- [Task directions]
Below are some records. Print exactly the lines between the one holding "Vietnam;Lao, site loc_0611, 2020-05-31" and the one holding "common name: eurasian wild pig", inclusive, and nothing else.

Information supplied Block Start

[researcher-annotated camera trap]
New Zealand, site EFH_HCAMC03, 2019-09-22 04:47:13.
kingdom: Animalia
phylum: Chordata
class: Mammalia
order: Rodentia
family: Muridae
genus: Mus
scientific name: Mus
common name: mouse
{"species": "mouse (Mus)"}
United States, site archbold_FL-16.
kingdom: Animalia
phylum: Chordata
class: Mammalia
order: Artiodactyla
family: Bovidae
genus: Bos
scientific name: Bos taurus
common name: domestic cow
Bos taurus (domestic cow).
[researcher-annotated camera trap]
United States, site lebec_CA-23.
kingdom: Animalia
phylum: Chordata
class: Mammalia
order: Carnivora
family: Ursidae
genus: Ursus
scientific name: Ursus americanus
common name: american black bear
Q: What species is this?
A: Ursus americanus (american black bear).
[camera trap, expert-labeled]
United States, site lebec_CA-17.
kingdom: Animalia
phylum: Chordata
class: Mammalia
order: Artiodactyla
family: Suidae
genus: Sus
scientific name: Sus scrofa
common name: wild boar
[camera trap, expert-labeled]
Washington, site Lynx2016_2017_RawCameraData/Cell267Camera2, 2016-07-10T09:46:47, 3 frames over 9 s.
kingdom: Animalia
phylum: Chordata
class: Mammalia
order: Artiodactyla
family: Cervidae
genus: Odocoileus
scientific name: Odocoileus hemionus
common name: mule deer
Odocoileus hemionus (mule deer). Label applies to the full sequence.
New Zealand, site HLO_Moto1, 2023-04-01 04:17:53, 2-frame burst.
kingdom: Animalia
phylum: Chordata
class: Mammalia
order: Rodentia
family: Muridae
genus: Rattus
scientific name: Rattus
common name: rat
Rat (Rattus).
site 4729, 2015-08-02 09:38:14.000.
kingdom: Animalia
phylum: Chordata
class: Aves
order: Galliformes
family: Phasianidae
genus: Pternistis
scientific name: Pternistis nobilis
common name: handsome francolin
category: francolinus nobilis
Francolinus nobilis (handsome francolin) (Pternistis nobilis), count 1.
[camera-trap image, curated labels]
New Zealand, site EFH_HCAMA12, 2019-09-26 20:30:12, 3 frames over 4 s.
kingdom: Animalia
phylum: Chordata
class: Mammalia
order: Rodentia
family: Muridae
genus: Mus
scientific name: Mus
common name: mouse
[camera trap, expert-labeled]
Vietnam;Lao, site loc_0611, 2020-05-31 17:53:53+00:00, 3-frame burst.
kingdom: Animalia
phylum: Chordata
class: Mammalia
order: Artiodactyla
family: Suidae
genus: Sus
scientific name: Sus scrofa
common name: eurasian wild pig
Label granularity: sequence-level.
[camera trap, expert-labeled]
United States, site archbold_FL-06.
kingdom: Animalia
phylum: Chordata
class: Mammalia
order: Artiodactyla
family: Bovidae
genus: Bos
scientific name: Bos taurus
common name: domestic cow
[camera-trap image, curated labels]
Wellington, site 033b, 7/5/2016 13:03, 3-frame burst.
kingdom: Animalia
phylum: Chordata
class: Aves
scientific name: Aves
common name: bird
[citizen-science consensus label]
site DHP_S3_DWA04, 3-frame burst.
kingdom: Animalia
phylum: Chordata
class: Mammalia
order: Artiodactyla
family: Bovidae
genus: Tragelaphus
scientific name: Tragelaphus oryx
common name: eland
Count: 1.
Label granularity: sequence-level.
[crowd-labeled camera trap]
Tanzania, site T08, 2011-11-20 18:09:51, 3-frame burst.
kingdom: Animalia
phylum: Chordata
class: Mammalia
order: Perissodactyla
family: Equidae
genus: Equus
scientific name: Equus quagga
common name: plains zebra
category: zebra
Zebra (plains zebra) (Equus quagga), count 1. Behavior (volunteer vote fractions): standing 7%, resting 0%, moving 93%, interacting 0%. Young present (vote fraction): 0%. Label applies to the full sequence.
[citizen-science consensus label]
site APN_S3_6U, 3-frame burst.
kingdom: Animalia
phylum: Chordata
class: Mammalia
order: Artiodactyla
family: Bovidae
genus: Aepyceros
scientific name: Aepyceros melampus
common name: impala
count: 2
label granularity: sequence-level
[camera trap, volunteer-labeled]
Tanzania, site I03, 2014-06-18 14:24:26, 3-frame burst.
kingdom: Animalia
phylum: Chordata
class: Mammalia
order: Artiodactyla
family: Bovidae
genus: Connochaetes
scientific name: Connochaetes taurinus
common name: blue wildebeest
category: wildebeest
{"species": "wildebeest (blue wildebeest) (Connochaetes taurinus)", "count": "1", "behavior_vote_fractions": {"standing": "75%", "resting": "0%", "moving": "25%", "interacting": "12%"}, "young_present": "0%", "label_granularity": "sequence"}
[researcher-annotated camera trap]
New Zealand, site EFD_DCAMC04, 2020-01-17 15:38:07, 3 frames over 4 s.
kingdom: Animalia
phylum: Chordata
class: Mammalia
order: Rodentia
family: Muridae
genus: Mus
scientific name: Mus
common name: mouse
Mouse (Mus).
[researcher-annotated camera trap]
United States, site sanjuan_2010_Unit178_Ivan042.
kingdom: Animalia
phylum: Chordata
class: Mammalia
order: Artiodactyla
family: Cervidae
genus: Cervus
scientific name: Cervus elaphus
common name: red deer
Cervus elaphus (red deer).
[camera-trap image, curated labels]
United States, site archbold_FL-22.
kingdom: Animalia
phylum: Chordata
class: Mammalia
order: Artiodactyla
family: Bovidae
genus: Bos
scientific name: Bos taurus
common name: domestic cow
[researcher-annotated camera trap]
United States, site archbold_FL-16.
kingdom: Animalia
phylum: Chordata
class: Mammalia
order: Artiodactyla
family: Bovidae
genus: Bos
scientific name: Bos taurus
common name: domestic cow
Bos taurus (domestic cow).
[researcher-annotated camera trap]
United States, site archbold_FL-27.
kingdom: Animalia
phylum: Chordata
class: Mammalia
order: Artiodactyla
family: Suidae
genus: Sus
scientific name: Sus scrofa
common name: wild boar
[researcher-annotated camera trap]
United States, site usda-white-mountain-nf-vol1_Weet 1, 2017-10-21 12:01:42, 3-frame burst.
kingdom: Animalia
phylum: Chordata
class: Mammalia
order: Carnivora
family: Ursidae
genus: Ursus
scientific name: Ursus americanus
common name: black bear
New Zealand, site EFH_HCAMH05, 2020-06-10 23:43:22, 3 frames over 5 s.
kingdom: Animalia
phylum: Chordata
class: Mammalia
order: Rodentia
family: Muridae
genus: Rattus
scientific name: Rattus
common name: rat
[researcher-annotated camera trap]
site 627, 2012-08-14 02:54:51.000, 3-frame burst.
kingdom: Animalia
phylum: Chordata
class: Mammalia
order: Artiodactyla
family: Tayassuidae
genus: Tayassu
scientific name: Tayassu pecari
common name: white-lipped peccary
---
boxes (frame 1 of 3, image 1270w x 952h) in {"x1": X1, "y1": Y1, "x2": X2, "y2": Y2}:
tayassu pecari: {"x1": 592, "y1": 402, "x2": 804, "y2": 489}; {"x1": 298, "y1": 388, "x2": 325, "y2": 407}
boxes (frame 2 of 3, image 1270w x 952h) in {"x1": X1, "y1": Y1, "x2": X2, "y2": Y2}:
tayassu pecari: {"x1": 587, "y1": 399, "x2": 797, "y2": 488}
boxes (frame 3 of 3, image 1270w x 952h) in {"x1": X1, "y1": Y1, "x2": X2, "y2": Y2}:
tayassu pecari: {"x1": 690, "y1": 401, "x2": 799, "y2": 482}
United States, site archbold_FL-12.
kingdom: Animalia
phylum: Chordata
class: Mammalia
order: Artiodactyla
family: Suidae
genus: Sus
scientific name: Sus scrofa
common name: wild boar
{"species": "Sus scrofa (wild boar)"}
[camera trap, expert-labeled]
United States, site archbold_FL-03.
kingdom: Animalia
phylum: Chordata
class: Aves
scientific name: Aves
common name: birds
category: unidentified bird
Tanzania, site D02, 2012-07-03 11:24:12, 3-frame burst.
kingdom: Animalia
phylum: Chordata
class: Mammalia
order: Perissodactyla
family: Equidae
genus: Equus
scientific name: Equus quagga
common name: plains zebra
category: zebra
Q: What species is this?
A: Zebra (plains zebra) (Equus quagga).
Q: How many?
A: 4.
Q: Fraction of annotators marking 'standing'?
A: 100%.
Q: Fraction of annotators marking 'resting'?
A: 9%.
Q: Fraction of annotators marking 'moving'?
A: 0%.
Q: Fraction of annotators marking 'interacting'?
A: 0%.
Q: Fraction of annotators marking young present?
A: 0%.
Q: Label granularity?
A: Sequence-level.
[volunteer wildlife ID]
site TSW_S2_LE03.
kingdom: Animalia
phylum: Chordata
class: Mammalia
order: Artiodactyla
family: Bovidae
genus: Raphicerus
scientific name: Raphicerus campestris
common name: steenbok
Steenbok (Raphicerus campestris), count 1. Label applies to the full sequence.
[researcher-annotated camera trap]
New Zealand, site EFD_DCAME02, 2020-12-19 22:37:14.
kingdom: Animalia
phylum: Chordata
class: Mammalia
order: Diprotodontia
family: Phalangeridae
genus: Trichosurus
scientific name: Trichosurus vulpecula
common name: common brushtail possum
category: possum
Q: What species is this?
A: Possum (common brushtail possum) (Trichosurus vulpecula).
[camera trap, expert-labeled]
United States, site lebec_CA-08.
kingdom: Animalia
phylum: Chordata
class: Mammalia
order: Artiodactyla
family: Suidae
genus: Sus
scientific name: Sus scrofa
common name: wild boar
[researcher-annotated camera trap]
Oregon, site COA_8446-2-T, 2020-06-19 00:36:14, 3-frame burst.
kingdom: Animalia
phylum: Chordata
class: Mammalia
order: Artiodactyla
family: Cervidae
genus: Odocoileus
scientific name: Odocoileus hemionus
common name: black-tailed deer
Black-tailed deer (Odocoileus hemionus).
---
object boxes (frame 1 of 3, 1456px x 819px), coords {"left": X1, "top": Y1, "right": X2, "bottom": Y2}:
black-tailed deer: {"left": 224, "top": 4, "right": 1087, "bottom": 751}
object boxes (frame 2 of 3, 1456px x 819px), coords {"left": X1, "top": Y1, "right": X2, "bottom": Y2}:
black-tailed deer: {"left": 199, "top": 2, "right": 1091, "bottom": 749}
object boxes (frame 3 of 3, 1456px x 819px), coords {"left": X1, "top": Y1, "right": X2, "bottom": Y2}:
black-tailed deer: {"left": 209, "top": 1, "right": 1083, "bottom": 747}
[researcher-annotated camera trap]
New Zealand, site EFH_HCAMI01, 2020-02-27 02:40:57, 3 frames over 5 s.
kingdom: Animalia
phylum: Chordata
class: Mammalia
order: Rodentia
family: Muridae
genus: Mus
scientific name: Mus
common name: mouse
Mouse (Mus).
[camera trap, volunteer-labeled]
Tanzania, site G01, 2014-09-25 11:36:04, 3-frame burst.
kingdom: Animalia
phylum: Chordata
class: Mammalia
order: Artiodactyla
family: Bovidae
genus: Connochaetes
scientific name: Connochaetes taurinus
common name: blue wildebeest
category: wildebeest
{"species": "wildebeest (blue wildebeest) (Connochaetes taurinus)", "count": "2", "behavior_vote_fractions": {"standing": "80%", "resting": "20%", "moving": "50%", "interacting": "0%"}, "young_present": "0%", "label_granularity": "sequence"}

Information supplied Block End

- [Completed task]
Vietnam;Lao, site loc_0611, 2020-05-31 17:53:53+00:00, 3-frame burst.
kingdom: Animalia
phylum: Chordata
class: Mammalia
order: Artiodactyla
family: Suidae
genus: Sus
scientific name: Sus scrofa
common name: eurasian wild pig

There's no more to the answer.